Listen to the full episode here or in the player below.

MJ: Would you say that your faith has influenced the topics in your research or that your research has influenced your personal faith?

GM: The answer is ‘Yes.’ They’re interrelated. I don’t even fully know how to separate them. But I will say this, when I was first writing Essentialism [I] was looking for examples in scripture partially as a foundational, sort of steadying mechanism to make sure that what you’re teaching isn’t just fresh—it must be fresh and true. So there’s a few ways of doing that. You could do that through a variety of research techniques, you can do that through study, and you should also, I felt I should also, do it foundationally in scripture. Does this fit within what is revealed truth?

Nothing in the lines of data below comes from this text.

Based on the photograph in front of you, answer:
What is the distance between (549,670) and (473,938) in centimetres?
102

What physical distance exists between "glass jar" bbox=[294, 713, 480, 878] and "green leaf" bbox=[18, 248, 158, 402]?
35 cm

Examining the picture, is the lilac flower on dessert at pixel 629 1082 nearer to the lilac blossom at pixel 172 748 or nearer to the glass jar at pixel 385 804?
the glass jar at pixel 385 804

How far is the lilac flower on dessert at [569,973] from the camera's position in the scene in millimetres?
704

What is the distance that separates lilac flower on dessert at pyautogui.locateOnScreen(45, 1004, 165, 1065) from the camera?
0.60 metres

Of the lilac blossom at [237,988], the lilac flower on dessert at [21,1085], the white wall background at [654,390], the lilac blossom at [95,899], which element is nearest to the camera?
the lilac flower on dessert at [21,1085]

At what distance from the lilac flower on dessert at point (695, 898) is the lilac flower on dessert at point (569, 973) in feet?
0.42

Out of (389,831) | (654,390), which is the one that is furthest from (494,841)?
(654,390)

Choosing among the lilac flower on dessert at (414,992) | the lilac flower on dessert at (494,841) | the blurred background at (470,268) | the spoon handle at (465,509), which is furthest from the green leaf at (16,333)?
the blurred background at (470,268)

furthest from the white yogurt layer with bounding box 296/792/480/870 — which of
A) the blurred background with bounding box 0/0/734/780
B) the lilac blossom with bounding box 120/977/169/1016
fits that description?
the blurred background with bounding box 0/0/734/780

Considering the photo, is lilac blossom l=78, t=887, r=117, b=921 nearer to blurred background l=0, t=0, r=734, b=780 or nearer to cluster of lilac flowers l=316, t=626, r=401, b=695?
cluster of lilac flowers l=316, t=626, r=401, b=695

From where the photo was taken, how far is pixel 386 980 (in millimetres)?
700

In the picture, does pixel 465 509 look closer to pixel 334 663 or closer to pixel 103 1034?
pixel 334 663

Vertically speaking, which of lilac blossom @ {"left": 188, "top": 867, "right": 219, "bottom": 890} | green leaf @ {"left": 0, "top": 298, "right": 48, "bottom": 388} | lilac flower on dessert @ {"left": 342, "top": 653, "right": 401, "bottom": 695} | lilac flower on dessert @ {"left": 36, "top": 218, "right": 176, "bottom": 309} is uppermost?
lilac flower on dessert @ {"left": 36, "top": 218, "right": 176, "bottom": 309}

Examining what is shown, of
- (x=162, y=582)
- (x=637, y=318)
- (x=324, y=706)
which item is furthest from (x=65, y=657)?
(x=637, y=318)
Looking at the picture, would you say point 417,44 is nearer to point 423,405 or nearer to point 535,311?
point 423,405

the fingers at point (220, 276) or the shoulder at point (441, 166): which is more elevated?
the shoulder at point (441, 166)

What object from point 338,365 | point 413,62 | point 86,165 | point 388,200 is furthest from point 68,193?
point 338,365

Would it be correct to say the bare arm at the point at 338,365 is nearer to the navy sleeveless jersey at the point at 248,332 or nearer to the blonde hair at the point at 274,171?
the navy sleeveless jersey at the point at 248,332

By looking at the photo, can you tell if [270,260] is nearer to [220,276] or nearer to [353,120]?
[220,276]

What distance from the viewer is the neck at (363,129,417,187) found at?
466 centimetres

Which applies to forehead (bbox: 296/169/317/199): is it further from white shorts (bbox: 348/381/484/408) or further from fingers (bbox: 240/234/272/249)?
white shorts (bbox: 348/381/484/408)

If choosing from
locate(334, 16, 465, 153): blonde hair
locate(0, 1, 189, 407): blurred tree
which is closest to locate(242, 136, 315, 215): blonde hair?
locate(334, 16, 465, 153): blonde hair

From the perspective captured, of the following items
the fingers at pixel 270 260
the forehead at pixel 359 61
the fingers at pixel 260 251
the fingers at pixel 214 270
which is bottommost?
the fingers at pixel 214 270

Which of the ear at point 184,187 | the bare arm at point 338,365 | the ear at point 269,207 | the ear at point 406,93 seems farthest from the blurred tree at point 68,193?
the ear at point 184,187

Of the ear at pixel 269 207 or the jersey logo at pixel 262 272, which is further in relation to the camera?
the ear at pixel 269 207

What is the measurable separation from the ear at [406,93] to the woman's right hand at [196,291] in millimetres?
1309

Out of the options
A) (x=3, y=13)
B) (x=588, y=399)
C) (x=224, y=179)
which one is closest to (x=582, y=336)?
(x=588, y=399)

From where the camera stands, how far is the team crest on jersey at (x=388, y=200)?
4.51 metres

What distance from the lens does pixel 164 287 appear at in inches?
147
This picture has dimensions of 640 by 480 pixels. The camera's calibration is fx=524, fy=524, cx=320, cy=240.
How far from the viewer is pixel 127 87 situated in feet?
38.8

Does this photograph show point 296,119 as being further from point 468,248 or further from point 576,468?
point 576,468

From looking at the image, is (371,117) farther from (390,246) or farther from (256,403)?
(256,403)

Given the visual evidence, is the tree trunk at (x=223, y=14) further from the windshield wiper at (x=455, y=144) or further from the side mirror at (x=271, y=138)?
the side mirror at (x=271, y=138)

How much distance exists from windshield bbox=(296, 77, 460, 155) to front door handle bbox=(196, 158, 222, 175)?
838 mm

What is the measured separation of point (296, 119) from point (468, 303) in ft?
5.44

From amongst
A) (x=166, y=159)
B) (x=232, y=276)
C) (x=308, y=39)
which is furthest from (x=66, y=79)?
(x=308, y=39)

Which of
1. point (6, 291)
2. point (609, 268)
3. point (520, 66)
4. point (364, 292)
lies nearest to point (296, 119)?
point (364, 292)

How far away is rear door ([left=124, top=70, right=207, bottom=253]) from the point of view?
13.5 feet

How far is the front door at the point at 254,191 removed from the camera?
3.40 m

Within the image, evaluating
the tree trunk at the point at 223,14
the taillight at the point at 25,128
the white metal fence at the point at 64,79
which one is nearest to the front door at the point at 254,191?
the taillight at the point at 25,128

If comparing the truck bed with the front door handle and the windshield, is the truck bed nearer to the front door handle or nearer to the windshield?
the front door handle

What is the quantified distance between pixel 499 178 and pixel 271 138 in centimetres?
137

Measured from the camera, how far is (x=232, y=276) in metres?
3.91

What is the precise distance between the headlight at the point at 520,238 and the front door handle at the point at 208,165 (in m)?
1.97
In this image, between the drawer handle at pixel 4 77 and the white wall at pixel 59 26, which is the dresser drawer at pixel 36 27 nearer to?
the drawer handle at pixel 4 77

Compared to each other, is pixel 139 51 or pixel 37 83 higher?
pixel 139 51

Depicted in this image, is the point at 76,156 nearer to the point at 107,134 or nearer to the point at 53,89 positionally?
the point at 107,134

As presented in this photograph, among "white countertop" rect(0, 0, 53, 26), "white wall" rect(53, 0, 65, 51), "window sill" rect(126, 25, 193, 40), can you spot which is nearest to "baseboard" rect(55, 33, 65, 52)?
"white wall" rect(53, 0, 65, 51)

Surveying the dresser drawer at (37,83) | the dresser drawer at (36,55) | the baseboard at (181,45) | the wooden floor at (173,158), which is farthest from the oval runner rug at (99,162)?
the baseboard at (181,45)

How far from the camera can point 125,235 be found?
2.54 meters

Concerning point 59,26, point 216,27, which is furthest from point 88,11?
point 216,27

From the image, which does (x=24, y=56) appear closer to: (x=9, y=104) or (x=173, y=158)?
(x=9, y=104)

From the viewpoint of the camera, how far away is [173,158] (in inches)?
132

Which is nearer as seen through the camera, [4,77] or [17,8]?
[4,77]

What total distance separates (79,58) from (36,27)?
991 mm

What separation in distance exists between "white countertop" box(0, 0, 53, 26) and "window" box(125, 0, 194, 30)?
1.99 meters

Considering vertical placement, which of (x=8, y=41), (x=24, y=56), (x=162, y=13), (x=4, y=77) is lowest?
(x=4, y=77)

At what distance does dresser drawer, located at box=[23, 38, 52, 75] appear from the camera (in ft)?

At first, what I found was [that] there are a few stories, sort of classic simplification and prioritization stories in scripture, and I felt like I was sort of bringing together a piece here and piece there. [In] Mary and Martha’s story, one is focused on the Savior and the other is focused—too concerned with the hospitality of the moment and all that had to be done. But the first chose that good part. Okay, there’s a story. That supports essentialism. And I felt like I was reading in that way, but over time, I have understood something very differently, which is that every page and literally almost every story, if not every story, is an essentialist story. It took me awhile to see that, and what that revealed to me was how non-essentialist my own mind had become, how many non-essentialist ideas I had that got in the way of me reading the scriptures. It’s not just ‘I read the scriptures directly,’ when we read the scriptures. There’s me, there’s my mindset, the way I see the world, to use Paul’s description, ‘to see through a glass darkly,’ and I realized that parts of my dark glass, part of what was interfering with my reading of the scriptures was a set of assumptions that turn out to be non-essentialist assumptions. And so, it was interfering with which scriptures I emphasized, which ones I read, and how I read those stories.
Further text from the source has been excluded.